Mon coach m'a fait apprendre ce que je disais. Tu sais, ce n'est pas simplement raconter des mots écrits. Il faut saisir le sens. Comme si je jouais une pièce, j'imagine. Et donc, ça, ça m'a apporté beaucoup.

Deleyaman vous ont-ils exprimé verbalement des attentes ?
Nous ne vivons pas au même endroit. Ce que je fais avec Aret, c'est, quand je suis assez confiant et suffisamment satisfait, je lui envoie des prises de voix qu’il intègre à des démos. Donc, il y a une démo de toutes les pièces de poésie. Et il me dit si ça marche ou si ça marche pas. Et jusqu'à maintenant, ça marche. J'ai fait la moitié des poèmes, je vais en refaire cette semaine, pour lui envoyer et compléter le projet.

Quel a été votre premier sentiment, lorsqu’Aret vous a proposé de faire ça ? A-t-il pu y avoir hésitation ?
Je ne sais plus…mais vive l'aventure ! C'est quelque chose auquel je n'ai jamais songé. Je n'ai jamais pensé à faire la poésie. Et j'imagine, il y a 40 ans, dans la période punk, que les punks auraient voulu casser ma gueule… et j'aurais gagné (sourire) ! Ou qu’il m’aurait insulté, traité de pédé ou, je ne sais pas, tiens, de "prétentieux"… Mais je m'en fous ! Je m'en fous complètement.

Votre œuvre dans les Stranglers baigne entièrement dans la langue anglaise et d’ailleurs, vous êtes naturellement perçu comme la figure de proue, le membre permanent...
J'ai fondé le groupe, je lui ai donné son nom, j'ai écrit la plupart du matériel, je me suis battu pour les Stranglers. Mais j'ai toujours revendiqué mon côté français, et ça m’a valu  des désagréments : je me suis fait tabasser quand j'étais gosse en Angleterre, parce que j'étais froggy (sourire), mais je m'en fous.
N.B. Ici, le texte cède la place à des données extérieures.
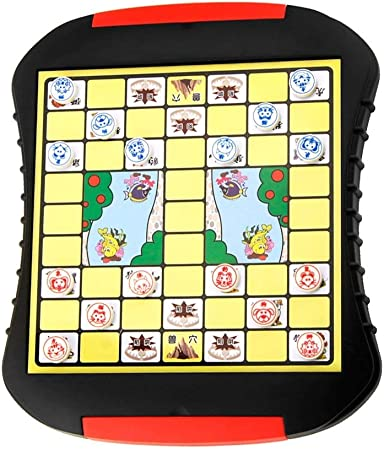 JTKDL Juego de viaje de ajedrez de animales de la jungla china Juego de jungla de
J'ai appris à être plus méchant.

Par-delà les Stranglers, dans votre œuvre solo, le français surgit avec Un Jour Parfait, ce genre de choses… L'émotion de la performance vocale, varie-t-elle fondamentalement en fonction de la langue que vous employez ?
Ça, c’est dur à dire. Je parle mieux l'anglais que le français – et d'ailleurs, je forme beaucoup d'Anglais à l’anglais... Bon, j'ai intégré cette école, la Royal Grammar School, donc j'ai quelques avantages sur la plupart des Anglais en ce domaine... Mais j'essaie de me rattraper avec le français, ça c'est sûr. Émotionnellement, je deviens de plus en plus français en vieillissant.

Vous expliquez ça comment ?
J'habite en France aujourd’hui, quasiment en permanence. Je me rends en Angleterre tous les 10, 15 jours, pour les Stranglers ou pour donner des cours à Londres, mais sinon, je suis là.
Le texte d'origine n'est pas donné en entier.